Search code examples
comparisonsequencexslt-2.0

Compare the accuracy of a single XSLT 2.0 sequence against a database of XSLT 2.0 sequences


I'm trying to do an accuracy match of one sequence of recipe ingredients against a recipe ingredients database in XML. For example:

<Ingredients list="salt, rice, eggs, flour, water">

The above represents the source comparison with 5 ingredients that I can tokenize by comma.

I have a database of ingredients in XML in similar format:

<Ingredients list="salt">
<Ingredients list="salt, sugar">
<Ingredients list="salt, rice, eggs">
<Ingredients list="salt, rice, eggs, flour">
<Ingredients list="salt, rice, flour, water">

The accuracy is rarely going to be 100%, but I'd like to compare my source tokenized list against all of the database ingredients lists (tokenized also) that contain at least one ingredient to try and find the closest accuracy. In this case, the closest match is the last item in the database, which match 4 of the 5 source ingredients. Instead of the other preceding matches, that 4 of 5 would be my favored choice for accuracy.

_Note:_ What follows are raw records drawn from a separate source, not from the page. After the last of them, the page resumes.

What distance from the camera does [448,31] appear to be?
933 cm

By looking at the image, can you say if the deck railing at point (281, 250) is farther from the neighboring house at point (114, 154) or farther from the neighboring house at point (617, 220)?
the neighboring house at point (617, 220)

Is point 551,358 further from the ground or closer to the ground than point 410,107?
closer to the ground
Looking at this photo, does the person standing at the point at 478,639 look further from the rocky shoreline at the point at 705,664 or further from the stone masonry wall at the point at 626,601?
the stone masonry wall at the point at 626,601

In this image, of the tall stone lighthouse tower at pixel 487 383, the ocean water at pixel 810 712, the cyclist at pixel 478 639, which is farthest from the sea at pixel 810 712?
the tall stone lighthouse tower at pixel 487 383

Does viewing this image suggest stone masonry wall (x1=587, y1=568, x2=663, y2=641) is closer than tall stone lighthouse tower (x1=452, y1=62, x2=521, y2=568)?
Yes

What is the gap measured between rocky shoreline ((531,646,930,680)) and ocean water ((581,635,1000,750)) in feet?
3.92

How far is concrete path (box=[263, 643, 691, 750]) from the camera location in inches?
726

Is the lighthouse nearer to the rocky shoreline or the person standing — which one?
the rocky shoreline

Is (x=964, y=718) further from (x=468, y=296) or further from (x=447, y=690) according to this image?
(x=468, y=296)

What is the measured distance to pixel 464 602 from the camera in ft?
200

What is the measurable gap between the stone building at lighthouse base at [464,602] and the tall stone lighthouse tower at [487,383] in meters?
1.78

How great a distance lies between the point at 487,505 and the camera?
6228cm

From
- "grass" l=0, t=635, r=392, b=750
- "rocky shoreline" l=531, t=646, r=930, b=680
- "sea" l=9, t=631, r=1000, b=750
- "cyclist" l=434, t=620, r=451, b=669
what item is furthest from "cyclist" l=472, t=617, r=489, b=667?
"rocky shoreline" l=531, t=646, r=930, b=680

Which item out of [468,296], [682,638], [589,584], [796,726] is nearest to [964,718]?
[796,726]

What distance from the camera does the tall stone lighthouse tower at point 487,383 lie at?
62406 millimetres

So far I've mainly been able to read the source ingredient list as well as the target database set, but am stuck working out good logic on how to do a comparison that is not overly complex.

Given an XML structure:

<Ingredient list="salt, rice, eggs, flour, water">

I use:

<xsl:variable name="sourceIngredients" select="tokenize(@list,',')"/>

to produce a sequence:

"salt","rice","eggs","flour","water"

To get to the larger data set, I've tried a loop but this seems needlessly expensive on the system:

<xsl:for-each select="$data/Ingredients[contains(@list,$sourceIngredients)]">

because each source term is compared against about 3500 records to create a subset where some of the terms match, but an unknown amount. Once getting the subset of ingredients in the database, I was doing the same tokenizing of each line, but realized the comparison is more complicated.

Appreciate any insight.


Solution

  • I think you can do e.g.

      <xsl:param name="ingredients-db">
    <Ingredients list="salt"/>
    <Ingredients list="salt, sugar"/>
    <Ingredients list="salt, rice, eggs"/>
    <Ingredients list="salt, rice, eggs, flour"/>
    <Ingredients list="salt, rice, flour, water"/>    
      </xsl:param>
      
      <xsl:template match="Ingredients">
        <xsl:variable name="ingredients" select="tokenize(@list, ',\s*')"/>
        <closest-match 
           input="{@list}" 
           db="{let $max :=
                 max(
                   $ingredients-db/Ingredients ! count(tokenize(@list, ',\s*')[. = $ingredients])
                 ) 
                return 
                  string-join($ingredients-db/Ingredients[count(tokenize(@list, ',\s*')[. = $ingredients]) = $max]/@list, ' | ')}"/>
      </xsl:template>
    

    which then gives e.g.

    <closest-match input="salt, rice, eggs, flour, water" db="salt, rice, eggs, flour | salt, rice, flour, water"/>
    

    for the input <Ingredients list="salt, rice, eggs, flour, water">.